MetCon – fury rows / tyre flips / KB angled press / Pezziball hamstring curls / inverted rows / Cuban press (2 x 60:60 secs work:rest ratio)

Finisher – shuttle runs (5 x 15 m shuttle) / skipping (100 skips) / row ergo. (300 m)

Cool-down – foam roll & static stretches

Wednesday (Day 2):

Warm-up – 2 x 2 mins cardio & dynamic stretches with lift prep.

Primary Lifts – Deadlifts (6 x 6) ss Single-leg glute-ham. bridge (6 x 5/leg)

MetCon – ring rows / MB throw-ins / box jumps / reverse mountain climbers / band resisted Supermans / prowler pull-push (2 x 60:30 secs work:rest ratio)

Finisher – 2 x overhead plate walking lunges (15 m) / lateral squats with plate bus drivers (15 m)

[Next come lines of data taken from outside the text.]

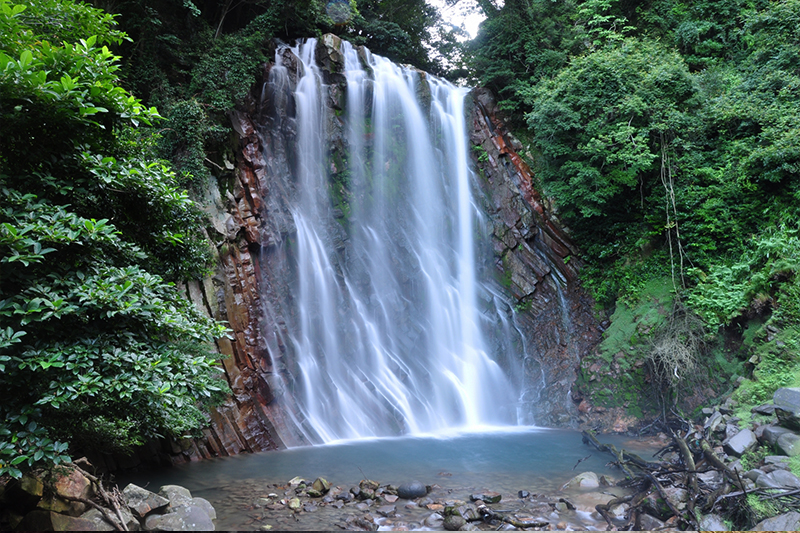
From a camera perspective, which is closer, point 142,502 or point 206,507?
point 142,502

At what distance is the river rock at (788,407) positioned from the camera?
230 inches

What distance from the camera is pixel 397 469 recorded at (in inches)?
327

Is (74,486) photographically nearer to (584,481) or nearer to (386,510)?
(386,510)

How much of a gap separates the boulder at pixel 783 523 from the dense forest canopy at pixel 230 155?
11.8ft

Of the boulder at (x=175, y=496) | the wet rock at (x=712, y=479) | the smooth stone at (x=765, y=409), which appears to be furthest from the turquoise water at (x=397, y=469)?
the smooth stone at (x=765, y=409)

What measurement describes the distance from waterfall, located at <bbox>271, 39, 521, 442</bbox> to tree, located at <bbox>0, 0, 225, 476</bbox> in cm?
702

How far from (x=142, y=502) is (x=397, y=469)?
4.48 meters

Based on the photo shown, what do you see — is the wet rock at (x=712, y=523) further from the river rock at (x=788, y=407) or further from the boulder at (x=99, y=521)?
the boulder at (x=99, y=521)

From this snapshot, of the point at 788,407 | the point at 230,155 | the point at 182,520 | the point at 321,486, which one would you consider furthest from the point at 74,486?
the point at 230,155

Cool-down – foam roll & static stretches

Friday (Day 3):

Warm-up – 2 x 2 mins cardio & dynamic stretches with lift prep.

Primary Lifts – Triphasic back squat (3-2-1 secs – 6 x 6) ss KB split squat (6 x 5/leg)

MetCon – thrusters / pull-ups / KB swings / push-ups / sliding hamstring curls *15 m shuttle run countdown (5-4-3-2) after each station (2 x 40:20 secs work:rest ratio)

Finisher – 2 x 40:20 secs work:rest ratio – Partner 1: over-and-under / Partner 2: iso-squat with MB rotations

Cool-down – foam roll & static stretches

Keep getting fitter. Keep getting faster.